This application claims the priority benefit of Taiwan application serial no. 89,102,694, filed Feb. 17, 2000.
1. Field of the Invention
The present invention relates to a method of controlling an optical disk system. More particularly, the present invention relates to a method for detecting the running speed of a sledge motor inside an optical disk system.
2. Description of Related Art
The optical pickup head of most optical disk system such as a compact disk-read only memory (CD-ROM) drive or digital versatile disk (DVD) drive must track before reading data from the optical disk. At present, CD-ROM is only capable of detecting the velocity feedback signal in long track jumps. In newer CD-ROM and DVD system, a feedback signal of error tracking can be detected using a photo-interrupt method instead of velocity feedback.

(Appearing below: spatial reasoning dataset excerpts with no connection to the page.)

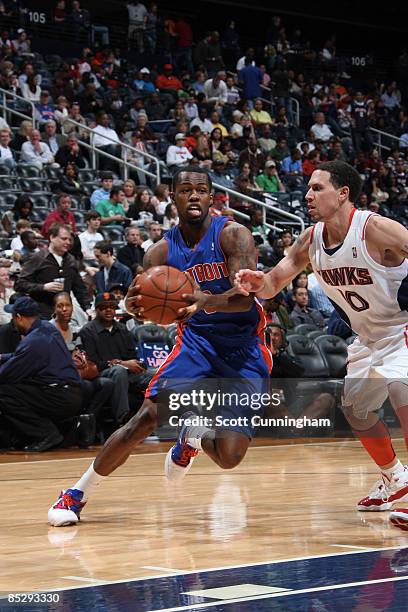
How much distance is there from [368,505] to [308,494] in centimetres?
78

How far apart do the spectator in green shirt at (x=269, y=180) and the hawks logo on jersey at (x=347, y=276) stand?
11.5m

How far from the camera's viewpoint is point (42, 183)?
45.1ft

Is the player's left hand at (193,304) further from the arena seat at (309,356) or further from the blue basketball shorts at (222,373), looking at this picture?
the arena seat at (309,356)

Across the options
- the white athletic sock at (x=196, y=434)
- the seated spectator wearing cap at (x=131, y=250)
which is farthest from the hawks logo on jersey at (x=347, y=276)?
the seated spectator wearing cap at (x=131, y=250)

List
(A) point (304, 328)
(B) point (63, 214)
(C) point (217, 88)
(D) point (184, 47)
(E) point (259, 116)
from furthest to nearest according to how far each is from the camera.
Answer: (D) point (184, 47)
(E) point (259, 116)
(C) point (217, 88)
(B) point (63, 214)
(A) point (304, 328)

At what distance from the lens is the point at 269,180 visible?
17.0 m


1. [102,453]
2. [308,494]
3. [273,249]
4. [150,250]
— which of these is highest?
[150,250]

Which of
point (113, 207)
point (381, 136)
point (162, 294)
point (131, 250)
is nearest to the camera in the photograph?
point (162, 294)

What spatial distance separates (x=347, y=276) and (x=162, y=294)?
101 cm

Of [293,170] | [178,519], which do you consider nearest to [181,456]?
[178,519]

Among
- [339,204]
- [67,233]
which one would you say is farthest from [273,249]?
[339,204]

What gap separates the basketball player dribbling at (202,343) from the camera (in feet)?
17.4

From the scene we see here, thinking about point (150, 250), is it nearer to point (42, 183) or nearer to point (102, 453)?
point (102, 453)

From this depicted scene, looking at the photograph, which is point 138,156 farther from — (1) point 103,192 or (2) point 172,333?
(2) point 172,333
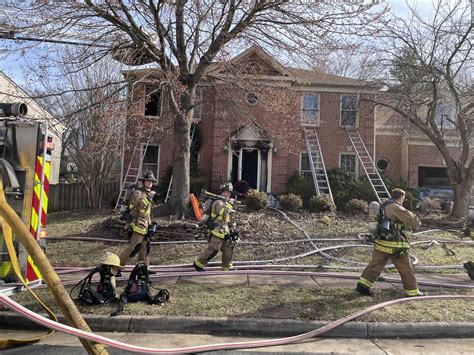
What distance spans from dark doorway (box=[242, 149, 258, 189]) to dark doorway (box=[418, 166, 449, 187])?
1192 centimetres

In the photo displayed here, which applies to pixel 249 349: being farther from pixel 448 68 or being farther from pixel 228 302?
pixel 448 68

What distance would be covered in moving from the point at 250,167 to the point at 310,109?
4005mm

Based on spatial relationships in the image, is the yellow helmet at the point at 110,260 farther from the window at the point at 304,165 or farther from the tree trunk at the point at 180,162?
the window at the point at 304,165

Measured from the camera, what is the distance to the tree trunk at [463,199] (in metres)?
15.2

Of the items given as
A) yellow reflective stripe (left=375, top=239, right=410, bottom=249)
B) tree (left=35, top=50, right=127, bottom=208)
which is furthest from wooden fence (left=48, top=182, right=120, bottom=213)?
yellow reflective stripe (left=375, top=239, right=410, bottom=249)


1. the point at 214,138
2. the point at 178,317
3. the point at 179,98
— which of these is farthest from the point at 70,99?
the point at 178,317

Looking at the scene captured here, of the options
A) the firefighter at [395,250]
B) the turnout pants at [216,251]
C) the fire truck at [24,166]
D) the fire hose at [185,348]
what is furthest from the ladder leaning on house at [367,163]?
the fire truck at [24,166]

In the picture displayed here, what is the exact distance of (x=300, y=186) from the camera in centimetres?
1739

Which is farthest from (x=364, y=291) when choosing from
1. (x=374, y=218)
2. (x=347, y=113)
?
(x=347, y=113)

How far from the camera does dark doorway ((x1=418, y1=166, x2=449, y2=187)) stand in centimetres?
2509

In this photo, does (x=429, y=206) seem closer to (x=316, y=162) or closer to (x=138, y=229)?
(x=316, y=162)

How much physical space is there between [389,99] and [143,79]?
998 cm

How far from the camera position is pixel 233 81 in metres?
11.6

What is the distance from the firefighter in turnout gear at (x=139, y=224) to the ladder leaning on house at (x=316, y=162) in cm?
1011
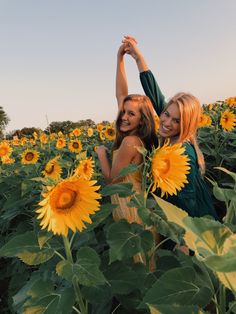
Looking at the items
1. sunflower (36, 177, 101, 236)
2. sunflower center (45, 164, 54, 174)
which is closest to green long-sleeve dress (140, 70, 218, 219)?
sunflower center (45, 164, 54, 174)

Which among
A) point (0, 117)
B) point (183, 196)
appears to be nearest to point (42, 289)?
point (183, 196)

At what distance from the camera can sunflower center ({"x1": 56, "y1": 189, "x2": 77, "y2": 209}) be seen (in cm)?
146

FIG. 1 is a conventional control circuit diagram of a sledge motor and an actuator. As shown in FIG. 1, the sledge motor 18 is coupled to the actuator 20. The actuator 20 is capable of driving an optical pickup head 22. The sledge motor 18 and the actuator 20 are driven by a power driver 16. The running speed of the sledge motor 18, the running speed of the actuator 20 and the run-out speed of the disk are amplified by a pre-amplifier 10. Signal from the pre-amplifier 10 is fed back to a track/velocity sensor 12. The track/velocity sensor 12 generates velocity feedback signal to a seek control circuit 14 according to the signal from the pre-amplifier 10. As soon as the seek control circuit 14 picks up information including the velocity feedback signal, the jump track command and the track number, a track servo output (TRO) signal and a sledge motor voltage output (FMO) signal are produced. The TRO signal and the FMO signal are fed to a power amplifier 16 so that motion of the actuator 20 and the sledge motor 18 are in control.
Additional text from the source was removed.